There were too young lasses cleaning off the table with dirty rags.

Wrong "to" To go to the store is too much of a shame just to by two gallons of milk.
You're looking for two, or the number, instead of too, as in an excessive amount.

“Hello,” he said, what’s our name?”

I'm assuming this was supposed to be your.
Also you missed a quotation " mark

Finally she put down her rag and wiped her hands on her apron. Then she took his hand.

Then is a conjunction word when used like that, connecting two things that could be two separate sentences. You use it too much in this story, and if you put it at the start of a sentence like this, it becomes a fragment.

I feel like you're trying to combine too many sentences together with all of the "then" statements. You could probably go through this story and take out half of them to improve it another degree.

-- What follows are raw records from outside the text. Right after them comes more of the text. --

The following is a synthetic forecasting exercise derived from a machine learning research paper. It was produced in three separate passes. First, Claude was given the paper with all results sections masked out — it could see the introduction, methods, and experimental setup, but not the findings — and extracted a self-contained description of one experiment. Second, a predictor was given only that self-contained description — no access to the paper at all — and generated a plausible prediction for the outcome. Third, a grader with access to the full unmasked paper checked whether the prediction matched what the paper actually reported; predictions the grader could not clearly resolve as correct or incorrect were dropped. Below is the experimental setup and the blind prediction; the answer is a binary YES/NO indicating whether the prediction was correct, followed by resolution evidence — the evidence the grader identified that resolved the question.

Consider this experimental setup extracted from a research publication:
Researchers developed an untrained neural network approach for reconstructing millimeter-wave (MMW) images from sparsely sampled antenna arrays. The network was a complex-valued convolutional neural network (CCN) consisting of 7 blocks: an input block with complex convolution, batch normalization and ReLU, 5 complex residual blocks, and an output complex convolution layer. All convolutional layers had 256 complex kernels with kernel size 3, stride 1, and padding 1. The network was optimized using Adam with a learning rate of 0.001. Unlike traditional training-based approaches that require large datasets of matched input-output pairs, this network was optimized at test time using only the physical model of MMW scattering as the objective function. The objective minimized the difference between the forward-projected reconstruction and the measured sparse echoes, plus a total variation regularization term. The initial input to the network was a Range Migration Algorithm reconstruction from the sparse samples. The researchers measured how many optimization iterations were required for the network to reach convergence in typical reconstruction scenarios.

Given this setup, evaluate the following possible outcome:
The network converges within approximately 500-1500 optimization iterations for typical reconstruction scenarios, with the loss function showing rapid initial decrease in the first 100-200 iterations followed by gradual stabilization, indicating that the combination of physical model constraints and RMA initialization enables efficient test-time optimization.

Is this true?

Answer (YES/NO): NO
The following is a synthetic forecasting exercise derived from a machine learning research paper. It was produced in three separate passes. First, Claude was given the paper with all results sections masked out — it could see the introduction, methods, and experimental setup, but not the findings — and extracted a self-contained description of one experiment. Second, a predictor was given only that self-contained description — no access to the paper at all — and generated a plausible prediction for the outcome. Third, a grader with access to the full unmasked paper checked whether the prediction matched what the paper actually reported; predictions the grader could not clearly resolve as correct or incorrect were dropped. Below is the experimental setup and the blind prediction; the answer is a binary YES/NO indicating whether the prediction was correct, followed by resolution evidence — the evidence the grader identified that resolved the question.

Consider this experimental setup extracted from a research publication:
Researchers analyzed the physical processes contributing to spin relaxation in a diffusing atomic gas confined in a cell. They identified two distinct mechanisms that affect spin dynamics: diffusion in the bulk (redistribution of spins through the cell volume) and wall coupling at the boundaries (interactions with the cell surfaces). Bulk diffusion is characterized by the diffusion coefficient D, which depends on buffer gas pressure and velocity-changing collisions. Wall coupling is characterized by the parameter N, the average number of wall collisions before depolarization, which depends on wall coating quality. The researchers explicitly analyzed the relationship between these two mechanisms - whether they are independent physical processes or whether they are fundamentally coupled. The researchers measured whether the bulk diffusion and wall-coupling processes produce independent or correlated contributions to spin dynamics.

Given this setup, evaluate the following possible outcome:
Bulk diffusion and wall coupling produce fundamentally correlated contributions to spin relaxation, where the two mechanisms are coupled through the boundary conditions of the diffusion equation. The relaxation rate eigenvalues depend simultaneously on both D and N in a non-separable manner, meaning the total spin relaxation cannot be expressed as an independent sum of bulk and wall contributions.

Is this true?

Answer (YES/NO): NO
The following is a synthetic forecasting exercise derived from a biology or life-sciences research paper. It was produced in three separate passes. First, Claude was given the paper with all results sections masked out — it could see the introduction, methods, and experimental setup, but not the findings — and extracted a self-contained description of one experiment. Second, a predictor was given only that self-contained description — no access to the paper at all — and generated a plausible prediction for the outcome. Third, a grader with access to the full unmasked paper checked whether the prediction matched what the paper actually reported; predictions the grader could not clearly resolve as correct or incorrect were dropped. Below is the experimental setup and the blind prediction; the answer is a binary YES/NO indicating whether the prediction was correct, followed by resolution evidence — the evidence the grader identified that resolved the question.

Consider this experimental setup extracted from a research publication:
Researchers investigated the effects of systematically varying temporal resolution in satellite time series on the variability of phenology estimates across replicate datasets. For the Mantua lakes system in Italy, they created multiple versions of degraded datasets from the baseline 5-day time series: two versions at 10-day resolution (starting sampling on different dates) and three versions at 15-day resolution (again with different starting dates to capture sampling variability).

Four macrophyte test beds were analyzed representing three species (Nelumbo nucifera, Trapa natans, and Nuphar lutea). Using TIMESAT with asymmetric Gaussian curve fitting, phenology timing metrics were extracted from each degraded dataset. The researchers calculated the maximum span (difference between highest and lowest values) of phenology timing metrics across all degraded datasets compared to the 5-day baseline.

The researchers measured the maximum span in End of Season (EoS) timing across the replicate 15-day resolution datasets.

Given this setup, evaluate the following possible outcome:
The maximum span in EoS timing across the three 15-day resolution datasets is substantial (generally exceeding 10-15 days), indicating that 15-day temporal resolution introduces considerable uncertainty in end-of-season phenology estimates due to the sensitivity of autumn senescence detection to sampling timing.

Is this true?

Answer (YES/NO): NO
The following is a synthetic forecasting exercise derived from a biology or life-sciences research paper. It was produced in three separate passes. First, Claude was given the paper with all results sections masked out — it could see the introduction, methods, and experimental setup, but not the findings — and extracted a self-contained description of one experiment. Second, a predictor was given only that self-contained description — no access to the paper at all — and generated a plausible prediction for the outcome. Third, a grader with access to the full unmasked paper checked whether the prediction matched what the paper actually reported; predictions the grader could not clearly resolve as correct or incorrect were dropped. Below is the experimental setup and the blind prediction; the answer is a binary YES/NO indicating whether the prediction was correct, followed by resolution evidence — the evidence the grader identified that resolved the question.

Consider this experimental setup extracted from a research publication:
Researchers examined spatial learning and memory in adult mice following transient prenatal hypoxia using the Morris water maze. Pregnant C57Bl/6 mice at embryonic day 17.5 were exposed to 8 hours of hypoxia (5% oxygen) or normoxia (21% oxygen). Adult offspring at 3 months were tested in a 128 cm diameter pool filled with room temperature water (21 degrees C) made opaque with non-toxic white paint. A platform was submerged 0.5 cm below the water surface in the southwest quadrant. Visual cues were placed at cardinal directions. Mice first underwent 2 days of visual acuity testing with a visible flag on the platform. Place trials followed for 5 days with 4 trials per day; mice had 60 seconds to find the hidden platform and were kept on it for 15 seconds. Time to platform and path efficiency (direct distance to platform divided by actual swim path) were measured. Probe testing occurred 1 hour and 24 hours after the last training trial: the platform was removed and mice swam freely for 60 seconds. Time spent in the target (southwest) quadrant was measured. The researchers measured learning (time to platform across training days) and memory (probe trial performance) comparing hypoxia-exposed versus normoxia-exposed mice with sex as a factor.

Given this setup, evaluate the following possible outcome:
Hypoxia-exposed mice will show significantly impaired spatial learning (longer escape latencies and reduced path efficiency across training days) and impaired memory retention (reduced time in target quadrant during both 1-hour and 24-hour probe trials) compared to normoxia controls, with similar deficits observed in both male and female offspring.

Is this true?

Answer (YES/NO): NO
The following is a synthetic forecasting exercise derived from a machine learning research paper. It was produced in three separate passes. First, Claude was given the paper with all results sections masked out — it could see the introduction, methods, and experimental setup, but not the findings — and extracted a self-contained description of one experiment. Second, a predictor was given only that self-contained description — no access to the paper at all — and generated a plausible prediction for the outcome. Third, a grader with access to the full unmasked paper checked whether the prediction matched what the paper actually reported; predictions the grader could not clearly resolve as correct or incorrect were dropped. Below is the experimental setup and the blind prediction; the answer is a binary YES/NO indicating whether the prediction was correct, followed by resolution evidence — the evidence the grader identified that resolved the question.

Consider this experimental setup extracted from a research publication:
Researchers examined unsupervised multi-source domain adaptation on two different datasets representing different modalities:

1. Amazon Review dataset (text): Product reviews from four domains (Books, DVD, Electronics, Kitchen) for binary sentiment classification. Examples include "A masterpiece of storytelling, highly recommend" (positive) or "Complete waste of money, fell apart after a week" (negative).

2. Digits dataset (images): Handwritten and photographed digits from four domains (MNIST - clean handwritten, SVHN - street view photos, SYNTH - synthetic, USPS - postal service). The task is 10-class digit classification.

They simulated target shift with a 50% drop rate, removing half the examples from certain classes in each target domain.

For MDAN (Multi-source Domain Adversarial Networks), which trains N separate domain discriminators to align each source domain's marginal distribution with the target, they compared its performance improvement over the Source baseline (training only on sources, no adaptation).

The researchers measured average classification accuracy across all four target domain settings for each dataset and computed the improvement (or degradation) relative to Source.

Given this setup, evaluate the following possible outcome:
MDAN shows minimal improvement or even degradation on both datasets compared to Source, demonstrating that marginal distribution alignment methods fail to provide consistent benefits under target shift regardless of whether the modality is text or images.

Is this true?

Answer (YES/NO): NO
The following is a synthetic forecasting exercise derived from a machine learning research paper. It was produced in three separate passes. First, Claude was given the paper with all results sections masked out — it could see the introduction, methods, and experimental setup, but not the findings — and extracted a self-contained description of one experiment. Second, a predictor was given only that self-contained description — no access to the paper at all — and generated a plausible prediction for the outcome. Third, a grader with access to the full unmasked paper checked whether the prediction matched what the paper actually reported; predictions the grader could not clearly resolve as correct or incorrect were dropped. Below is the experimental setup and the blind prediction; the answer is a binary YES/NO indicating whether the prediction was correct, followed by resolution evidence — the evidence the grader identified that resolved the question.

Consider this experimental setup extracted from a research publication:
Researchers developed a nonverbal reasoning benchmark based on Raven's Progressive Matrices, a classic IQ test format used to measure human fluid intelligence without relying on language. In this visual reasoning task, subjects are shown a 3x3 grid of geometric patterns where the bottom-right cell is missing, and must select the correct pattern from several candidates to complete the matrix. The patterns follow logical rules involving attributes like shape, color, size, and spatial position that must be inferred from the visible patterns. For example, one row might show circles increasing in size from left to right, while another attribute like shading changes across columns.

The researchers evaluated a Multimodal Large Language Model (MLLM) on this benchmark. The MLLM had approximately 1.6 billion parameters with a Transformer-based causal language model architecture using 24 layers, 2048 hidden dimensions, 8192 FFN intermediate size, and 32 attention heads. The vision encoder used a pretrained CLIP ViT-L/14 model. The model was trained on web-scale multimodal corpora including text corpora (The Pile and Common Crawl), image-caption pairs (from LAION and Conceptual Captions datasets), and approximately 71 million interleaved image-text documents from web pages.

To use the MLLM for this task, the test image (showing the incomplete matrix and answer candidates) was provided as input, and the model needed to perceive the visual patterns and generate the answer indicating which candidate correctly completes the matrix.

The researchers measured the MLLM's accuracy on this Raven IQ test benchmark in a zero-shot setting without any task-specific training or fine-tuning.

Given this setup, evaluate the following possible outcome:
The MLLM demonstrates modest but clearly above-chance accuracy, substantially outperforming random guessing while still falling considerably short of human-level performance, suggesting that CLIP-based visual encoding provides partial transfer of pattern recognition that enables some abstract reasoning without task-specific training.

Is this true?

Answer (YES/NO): NO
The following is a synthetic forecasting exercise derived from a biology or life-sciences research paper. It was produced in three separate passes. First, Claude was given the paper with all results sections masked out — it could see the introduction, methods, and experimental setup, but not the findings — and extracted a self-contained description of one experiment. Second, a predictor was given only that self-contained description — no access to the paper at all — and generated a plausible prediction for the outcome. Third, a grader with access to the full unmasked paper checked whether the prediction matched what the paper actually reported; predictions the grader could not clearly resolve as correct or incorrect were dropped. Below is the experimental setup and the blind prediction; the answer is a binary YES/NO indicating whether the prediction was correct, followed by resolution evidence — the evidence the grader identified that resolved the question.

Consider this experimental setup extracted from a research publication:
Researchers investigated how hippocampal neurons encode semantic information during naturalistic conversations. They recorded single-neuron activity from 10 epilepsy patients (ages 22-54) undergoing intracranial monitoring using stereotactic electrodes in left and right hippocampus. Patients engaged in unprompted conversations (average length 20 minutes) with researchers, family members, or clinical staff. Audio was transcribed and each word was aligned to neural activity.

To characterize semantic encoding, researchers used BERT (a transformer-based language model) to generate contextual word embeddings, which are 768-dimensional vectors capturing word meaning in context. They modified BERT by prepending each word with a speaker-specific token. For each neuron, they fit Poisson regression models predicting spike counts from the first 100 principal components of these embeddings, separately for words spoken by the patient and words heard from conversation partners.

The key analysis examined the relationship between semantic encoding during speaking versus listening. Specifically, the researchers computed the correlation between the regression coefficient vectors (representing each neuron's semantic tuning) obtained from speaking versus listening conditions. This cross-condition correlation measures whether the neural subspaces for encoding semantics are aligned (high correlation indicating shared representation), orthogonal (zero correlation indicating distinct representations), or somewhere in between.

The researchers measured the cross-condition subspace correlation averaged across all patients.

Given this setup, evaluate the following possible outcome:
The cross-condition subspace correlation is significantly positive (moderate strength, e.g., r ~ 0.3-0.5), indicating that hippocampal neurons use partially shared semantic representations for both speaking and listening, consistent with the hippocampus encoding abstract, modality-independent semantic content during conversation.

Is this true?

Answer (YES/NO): YES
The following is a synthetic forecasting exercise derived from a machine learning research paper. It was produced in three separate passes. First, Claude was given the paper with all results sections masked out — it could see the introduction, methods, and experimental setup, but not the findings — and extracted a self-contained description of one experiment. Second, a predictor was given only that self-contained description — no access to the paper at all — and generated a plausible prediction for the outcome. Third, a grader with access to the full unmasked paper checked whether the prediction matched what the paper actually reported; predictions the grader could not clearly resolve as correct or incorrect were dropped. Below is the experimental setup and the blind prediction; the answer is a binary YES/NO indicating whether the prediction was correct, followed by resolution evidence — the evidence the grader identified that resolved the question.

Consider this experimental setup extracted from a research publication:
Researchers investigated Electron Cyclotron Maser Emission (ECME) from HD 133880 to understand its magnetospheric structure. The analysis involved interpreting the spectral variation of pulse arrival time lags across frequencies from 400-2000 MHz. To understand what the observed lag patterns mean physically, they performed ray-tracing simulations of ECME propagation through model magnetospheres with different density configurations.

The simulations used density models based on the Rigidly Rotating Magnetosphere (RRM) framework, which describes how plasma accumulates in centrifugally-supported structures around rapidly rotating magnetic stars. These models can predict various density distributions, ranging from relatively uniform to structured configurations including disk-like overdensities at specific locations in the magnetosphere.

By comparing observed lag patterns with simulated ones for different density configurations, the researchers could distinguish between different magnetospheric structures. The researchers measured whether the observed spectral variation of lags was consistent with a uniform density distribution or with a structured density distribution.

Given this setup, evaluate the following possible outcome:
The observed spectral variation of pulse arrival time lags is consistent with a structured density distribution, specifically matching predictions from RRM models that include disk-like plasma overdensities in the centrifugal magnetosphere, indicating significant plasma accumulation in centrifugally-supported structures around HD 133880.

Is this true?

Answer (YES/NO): NO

I understand we're just in the first few chapters, but why did we switch away from Castor so suddenly? Shouldn't we at least be in their bar? Who is this new guy?
I think I know more about what he looks like than Castor because you focused on different aspects of their physique.

As a general rule, I wouldn't try to introduce too many characters at once. We're not even really into the story with Castor yet and you've brought in this other person whom we don't have a connection to. It's made it hard to determine who is who in this narrative. Do we have a clear main villain, or a main character? What plot are we going to follow? Do we really need to know that he defended some waiter in a bar? Is it relevant to the plot?

These are just some questions to consider as you move along to the editing stages. Exclude anything that doesn't move the plot forward.





Work expands to fill the time available for its completion.